Start of Block
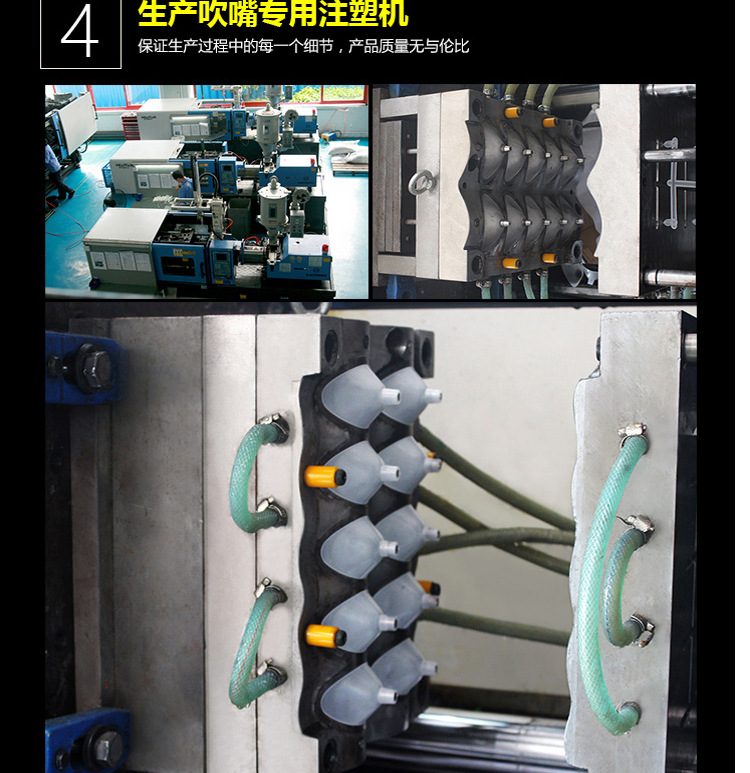 4

生产吹嘴专用注塑机

保证生产过程中的每一个细节，产品质量无与伦比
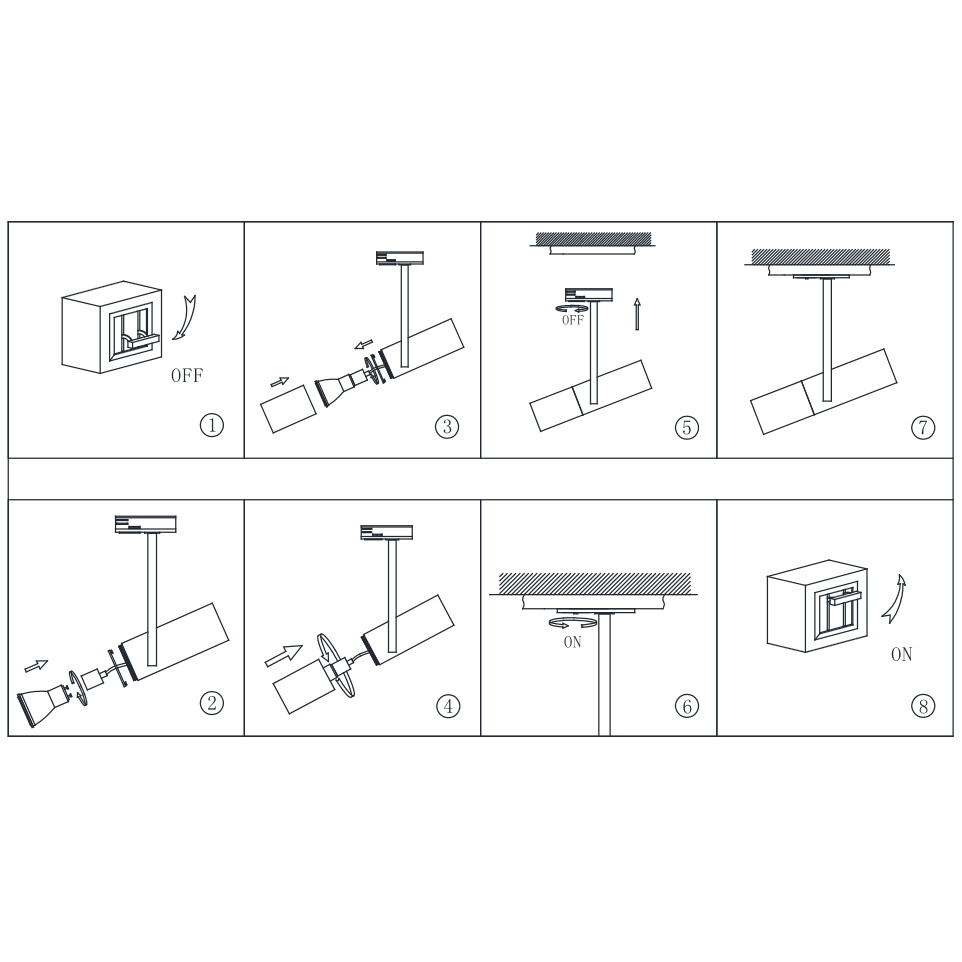 OFF
①
③
OFF
⑤
⑦
②
④
ON
⑥
ON
⑧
End of Block
▶ [PROBLEM REQUIREMENTS] With the pictures set aside, return each line of the listing exactly as given.

▶ [ANSWER BELOW]
 4

生产吹嘴专用注塑机

保证生产过程中的每一个细节，产品质量无与伦比
 OFF
①
③
OFF
⑤
⑦
②
④
ON
⑥
ON
⑧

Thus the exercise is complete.